* **Text**
Primers for Testis-specific (FPKM of PreO = 0 and FDR ≦ 0.001) and PerO-specific (FPKM of Testis = 0 and FDR ≦ 0.001) unigenes were first amplified by semi-quantitative PCR using equivalent cDNAs from testis and ovary of pre-eyestalk ablation shrimp as templates. PCR products were analyzed with gel electrophoresis using 1.2 % agarose gel. When a gene was found to be expressed only in testis, the gene was considered to be a testis-specific gene, while a gene that was expressed only in PreO was considered to be an ovary-specific gene. For the genes that were expressed in both ovary and testis, quantitative real-time PCR was further conducted to verify whether they were differentially expressed in ovaries and testes. The primers for other DEGs were also verified by quantitative real-time PCR.

The quantitative real-time PCR was performed in the Applied Biosystems 7500 fast real-time system using THUNDERBIRD qPCR Mix (TOYOBO, Japan) as recommended by the manufacturer. The original cDNAs were diluted 100-fold for the target gene and β-actin amplification, and the PCR cycle for both the target genes and the β-actin was as follows: 3 min at 94 °C; then 36 cycles of 15 s at 94 °C, 30 s at 56 °C and 30 s at 72 °C; followed by 10 min at 72 °C. The PCRs used to detect all the target genes and β-actin reference gene were performed with three biologic replicates. The specificity of the amplification was assessed by a melting curve analysis to exclude primers with nonspecific amplification peaks. The relative expression level of target genes was calculated with the 2−ΔΔCT method [49]. The Student’s t-test was conducted using SPSS 23.0 (http://www-01.ibm.com/software/analytics/spss/), and significant differences were determined at a P-value < 0.05 (two-tailed test).

Results

Sequence analysis and assembly

A total of 25.16 gigabases (Gb) of sequences were generated from four L. vannamei gonadal tissue libraries (The raw reads data can be obtained from the NCBI Short Read Archive [SRA] under accession number SRA SRP059164.) After quality control with filter_fq, 63,782,344, 60,300,542, 58,195,380, and 61,048,948 clean reads were retrieved from the testis, PreO, Day1O and Day6O library, respectively. De-novo assembly of all the clean reads from four libraries generated a total of 65,218 unigenes with a mean size of 1021 bp and N50 of 2,000 bp (Table 1) (The assembled transcriptome can be obtained from the NCBI Transcriptome Shotgun Assembly (TSA) Database under accession number GDUV00000000). The length distribution of the unigenes obtained is illustrated in Fig. 1. The completeness of the transcriptome assembly was tested by CEGMA software by comparing known 248 Core Eukaryotic Genes (CEGs) and the transcripts assembled by Trinity. As a result, 234 out of 248 (94.35 %) CEGs were deemed to be complete proteins in the transcriptome, and 245 out of 248 (98.79 %) CEGs were found in the transcriptome including some partial proteins (Table 2), indicates a high level of completeness of the transcriptome.

Collected data entries:
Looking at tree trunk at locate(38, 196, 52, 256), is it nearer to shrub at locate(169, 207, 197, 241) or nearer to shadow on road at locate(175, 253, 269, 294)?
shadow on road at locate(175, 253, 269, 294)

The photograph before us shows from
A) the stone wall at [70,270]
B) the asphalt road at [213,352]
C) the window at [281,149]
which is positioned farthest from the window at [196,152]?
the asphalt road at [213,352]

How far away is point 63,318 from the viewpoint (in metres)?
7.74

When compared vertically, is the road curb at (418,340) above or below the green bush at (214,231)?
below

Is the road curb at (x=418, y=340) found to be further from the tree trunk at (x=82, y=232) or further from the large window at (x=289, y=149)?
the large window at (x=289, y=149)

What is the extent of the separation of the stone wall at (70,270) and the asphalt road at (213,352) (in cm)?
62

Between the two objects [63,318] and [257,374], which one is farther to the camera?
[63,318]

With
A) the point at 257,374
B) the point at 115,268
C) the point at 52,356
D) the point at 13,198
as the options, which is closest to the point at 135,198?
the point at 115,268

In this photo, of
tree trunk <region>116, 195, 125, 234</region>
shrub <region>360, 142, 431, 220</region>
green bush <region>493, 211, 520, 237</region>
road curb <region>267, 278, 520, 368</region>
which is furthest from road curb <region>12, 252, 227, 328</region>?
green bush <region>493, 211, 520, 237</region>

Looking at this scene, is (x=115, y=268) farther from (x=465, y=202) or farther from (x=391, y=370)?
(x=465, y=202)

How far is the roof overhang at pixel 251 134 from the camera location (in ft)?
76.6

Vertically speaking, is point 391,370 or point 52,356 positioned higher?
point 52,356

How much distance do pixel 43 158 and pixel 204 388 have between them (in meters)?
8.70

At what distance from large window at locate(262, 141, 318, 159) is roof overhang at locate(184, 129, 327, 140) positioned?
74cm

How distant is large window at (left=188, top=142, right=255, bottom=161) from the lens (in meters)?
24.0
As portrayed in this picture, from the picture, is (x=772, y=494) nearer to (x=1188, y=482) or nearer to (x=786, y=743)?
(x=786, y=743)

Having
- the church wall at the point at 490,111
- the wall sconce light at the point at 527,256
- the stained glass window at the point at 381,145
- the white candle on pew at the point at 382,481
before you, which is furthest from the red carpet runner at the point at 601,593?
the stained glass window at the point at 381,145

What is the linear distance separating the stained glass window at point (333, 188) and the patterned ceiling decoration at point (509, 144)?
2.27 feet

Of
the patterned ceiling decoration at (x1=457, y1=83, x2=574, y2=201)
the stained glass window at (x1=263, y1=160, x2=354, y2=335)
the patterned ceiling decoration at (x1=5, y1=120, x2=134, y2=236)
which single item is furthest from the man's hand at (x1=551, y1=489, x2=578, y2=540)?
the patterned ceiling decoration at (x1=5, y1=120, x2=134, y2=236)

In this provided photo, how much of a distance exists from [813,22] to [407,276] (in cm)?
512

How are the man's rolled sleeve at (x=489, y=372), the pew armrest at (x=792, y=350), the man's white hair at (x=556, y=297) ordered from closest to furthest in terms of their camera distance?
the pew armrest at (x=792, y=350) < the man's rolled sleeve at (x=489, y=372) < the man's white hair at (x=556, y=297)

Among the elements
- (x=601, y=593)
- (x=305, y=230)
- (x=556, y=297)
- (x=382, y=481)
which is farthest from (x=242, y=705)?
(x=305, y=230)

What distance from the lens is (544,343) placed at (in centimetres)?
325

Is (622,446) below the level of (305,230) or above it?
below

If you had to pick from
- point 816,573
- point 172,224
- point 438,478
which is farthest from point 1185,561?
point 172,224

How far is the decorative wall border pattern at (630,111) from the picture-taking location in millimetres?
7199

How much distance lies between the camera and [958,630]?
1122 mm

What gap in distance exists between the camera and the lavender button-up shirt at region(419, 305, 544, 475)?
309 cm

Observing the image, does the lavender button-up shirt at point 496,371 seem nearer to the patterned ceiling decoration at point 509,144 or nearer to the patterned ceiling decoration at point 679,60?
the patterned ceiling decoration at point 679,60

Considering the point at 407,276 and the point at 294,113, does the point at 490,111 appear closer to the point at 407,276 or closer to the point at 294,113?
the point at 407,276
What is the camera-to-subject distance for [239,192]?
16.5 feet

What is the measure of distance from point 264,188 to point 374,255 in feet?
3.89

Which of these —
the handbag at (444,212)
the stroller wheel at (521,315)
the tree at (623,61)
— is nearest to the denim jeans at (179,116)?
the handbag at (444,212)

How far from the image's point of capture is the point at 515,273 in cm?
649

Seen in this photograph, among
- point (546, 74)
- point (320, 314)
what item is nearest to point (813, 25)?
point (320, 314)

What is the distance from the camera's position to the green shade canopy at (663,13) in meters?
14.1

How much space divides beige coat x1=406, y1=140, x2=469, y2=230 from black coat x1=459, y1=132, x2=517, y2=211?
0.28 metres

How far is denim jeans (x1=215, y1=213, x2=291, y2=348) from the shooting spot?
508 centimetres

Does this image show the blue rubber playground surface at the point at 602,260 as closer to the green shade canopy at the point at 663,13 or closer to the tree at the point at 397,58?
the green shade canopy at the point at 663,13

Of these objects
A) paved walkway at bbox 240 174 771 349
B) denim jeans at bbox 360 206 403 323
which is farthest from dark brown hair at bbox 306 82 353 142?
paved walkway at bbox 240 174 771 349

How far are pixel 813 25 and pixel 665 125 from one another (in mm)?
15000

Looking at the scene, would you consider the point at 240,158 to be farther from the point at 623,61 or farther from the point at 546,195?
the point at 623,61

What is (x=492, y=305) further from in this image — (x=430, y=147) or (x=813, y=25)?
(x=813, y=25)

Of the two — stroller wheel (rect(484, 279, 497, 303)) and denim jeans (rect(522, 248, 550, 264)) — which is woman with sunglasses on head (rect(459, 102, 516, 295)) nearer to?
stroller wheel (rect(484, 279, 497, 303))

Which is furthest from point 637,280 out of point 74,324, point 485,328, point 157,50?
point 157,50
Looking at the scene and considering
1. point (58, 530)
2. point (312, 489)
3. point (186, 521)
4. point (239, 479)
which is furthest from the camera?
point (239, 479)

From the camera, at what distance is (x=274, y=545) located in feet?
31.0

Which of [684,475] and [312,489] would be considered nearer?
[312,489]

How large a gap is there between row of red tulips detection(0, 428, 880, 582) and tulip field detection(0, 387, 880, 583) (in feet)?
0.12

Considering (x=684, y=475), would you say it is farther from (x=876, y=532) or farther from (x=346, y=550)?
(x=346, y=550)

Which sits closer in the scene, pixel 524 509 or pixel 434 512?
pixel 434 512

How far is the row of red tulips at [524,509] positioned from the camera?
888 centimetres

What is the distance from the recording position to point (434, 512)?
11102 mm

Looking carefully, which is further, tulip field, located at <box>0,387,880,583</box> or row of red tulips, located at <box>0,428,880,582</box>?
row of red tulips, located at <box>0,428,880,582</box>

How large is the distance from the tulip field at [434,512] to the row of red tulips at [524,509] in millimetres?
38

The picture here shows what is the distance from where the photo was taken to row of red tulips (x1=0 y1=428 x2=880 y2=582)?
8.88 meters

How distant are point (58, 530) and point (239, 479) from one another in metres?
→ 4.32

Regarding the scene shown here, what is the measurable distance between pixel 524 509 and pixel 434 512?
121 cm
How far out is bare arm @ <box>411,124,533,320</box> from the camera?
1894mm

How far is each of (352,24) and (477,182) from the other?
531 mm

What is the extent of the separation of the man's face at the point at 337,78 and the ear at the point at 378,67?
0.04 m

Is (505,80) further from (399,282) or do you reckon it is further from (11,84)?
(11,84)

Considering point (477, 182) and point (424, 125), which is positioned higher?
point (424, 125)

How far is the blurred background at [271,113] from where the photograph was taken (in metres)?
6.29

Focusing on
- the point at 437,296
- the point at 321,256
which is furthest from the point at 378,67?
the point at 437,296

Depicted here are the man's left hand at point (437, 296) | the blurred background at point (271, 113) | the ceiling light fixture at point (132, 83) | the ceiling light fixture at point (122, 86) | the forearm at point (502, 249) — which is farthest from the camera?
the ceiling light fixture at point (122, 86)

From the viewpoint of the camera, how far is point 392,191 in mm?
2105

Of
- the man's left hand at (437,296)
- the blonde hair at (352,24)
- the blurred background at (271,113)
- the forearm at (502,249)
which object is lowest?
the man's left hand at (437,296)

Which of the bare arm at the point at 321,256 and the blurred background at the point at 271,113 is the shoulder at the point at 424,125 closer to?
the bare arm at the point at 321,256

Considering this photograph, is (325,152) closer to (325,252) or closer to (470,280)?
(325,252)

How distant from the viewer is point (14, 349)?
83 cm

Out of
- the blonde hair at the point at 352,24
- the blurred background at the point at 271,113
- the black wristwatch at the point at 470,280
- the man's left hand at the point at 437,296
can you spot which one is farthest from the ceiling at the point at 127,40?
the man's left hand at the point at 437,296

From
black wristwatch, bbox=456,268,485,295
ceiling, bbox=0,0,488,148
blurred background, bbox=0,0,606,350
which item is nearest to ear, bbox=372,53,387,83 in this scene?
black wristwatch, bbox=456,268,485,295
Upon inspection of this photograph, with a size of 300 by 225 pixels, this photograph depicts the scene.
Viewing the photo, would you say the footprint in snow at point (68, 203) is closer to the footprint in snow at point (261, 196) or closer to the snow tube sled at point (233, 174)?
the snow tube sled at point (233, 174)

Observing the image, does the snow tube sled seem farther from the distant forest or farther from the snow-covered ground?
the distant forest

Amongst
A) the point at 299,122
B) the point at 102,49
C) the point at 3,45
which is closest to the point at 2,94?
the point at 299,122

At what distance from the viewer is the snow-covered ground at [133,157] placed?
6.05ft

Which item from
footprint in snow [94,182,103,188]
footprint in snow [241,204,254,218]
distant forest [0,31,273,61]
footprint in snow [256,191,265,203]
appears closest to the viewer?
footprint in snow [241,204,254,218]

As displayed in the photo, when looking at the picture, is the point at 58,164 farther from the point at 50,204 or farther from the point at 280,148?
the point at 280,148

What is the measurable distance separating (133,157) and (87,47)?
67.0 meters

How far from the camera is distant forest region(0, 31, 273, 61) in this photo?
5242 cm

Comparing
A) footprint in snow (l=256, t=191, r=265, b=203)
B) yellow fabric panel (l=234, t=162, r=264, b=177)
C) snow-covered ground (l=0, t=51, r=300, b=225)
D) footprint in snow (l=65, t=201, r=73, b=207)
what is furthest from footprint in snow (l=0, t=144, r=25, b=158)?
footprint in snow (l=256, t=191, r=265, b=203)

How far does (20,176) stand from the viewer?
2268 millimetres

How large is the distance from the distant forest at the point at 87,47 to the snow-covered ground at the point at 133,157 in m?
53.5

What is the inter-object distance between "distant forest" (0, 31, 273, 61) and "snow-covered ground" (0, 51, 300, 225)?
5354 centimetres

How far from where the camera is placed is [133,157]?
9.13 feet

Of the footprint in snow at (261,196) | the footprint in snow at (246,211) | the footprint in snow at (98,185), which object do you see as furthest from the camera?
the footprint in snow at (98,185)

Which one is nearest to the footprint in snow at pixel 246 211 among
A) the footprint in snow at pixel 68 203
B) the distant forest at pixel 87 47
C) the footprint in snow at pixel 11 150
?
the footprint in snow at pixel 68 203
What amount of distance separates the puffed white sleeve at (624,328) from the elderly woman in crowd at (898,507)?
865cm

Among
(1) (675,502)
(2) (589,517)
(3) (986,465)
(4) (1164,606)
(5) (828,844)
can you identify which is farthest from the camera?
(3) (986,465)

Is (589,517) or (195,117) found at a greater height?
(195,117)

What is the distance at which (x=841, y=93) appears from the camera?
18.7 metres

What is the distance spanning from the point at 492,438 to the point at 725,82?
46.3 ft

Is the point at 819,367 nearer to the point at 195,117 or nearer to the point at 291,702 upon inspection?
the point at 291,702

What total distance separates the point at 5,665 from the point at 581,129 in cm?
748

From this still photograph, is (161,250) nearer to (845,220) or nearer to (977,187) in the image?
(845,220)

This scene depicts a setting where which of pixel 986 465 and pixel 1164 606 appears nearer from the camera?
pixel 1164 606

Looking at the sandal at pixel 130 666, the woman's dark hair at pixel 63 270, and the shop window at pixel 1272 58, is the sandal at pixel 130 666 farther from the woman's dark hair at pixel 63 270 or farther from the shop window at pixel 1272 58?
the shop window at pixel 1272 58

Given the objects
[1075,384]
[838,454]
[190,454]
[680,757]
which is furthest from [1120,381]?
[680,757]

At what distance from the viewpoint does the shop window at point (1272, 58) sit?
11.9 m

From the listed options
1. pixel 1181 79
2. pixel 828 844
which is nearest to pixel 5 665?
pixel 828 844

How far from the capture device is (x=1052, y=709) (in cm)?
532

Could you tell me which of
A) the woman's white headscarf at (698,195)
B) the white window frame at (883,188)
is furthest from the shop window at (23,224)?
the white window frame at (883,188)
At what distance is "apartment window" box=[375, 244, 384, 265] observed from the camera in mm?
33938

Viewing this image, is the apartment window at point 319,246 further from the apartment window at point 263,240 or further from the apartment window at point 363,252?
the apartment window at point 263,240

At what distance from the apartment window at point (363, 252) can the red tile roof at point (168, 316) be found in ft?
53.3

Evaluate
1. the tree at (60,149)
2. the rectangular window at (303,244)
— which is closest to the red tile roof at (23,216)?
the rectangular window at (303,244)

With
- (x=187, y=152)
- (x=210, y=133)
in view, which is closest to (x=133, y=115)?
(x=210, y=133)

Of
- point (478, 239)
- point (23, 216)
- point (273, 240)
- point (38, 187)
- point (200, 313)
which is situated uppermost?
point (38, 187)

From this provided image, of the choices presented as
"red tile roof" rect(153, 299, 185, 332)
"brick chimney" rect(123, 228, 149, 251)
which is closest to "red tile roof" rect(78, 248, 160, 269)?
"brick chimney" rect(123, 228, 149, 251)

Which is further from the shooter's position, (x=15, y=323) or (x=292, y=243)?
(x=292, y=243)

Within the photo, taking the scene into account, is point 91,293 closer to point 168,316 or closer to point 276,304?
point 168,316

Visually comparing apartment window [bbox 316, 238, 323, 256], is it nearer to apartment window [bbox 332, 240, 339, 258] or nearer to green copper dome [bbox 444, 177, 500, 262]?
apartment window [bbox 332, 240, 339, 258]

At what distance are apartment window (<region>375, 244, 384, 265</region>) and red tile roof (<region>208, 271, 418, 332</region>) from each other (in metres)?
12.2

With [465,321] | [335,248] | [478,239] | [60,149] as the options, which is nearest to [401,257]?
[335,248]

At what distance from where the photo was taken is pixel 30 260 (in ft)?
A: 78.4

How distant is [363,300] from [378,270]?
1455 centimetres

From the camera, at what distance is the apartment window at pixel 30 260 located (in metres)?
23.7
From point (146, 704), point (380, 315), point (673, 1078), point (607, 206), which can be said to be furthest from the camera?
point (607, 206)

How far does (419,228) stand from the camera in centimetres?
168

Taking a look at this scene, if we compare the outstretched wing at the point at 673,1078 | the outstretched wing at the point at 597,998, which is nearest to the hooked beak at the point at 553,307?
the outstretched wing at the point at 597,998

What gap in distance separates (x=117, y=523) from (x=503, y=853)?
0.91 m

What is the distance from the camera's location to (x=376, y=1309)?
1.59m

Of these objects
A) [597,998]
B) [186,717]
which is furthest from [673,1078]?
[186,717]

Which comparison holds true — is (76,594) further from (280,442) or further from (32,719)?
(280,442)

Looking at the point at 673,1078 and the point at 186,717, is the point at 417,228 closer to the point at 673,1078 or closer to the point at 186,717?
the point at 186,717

* **Explore the material**
1 - According to the shrimp gonad transcriptome text, which four gonadal tissue libraries were sequenced? Give the number of clean reads retrieved from each.
2 - Answer these questions from the shrimp gonad transcriptome text:
(a) What concentration of agarose gel was used to analyze the PCR products?
(b) How many cycles did the real-time PCR program run between the initial step and the final extension?
(c) How many unigenes did the de-novo assembly produce, and what was their mean size?
3 - Reproduce the passage of the shrimp gonad transcriptome text that begins at the words "Primers for Testis-specific" and ends after the words "quantitative real-time PCR.".

* **Your responses**
1 -
Testis: 63,782,344 clean reads
PreO: 60,300,542 clean reads
Day1O: 58,195,380 clean reads
Day6O: 61,048,948 clean reads

2 -
(a) 1.2 % agarose gel.
(b) 36 cycles.
(c) 65,218 unigenes, with a mean size of 1021 bp.

3 -
Primers for Testis-specific (FPKM of PreO = 0 and FDR ≦ 0.001) and PerO-specific (FPKM of Testis = 0 and FDR ≦ 0.001) unigenes were first amplified by semi-quantitative PCR using equivalent cDNAs from testis and ovary of pre-eyestalk ablation shrimp as templates. PCR products were analyzed with gel electrophoresis using 1.2 % agarose gel. When a gene was found to be expressed only in testis, the gene was considered to be a testis-specific gene, while a gene that was expressed only in PreO was considered to be an ovary-specific gene. For the genes that were expressed in both ovary and testis, quantitative real-time PCR was further conducted to verify whether they were differentially expressed in ovaries and testes. The primers for other DEGs were also verified by quantitative real-time PCR.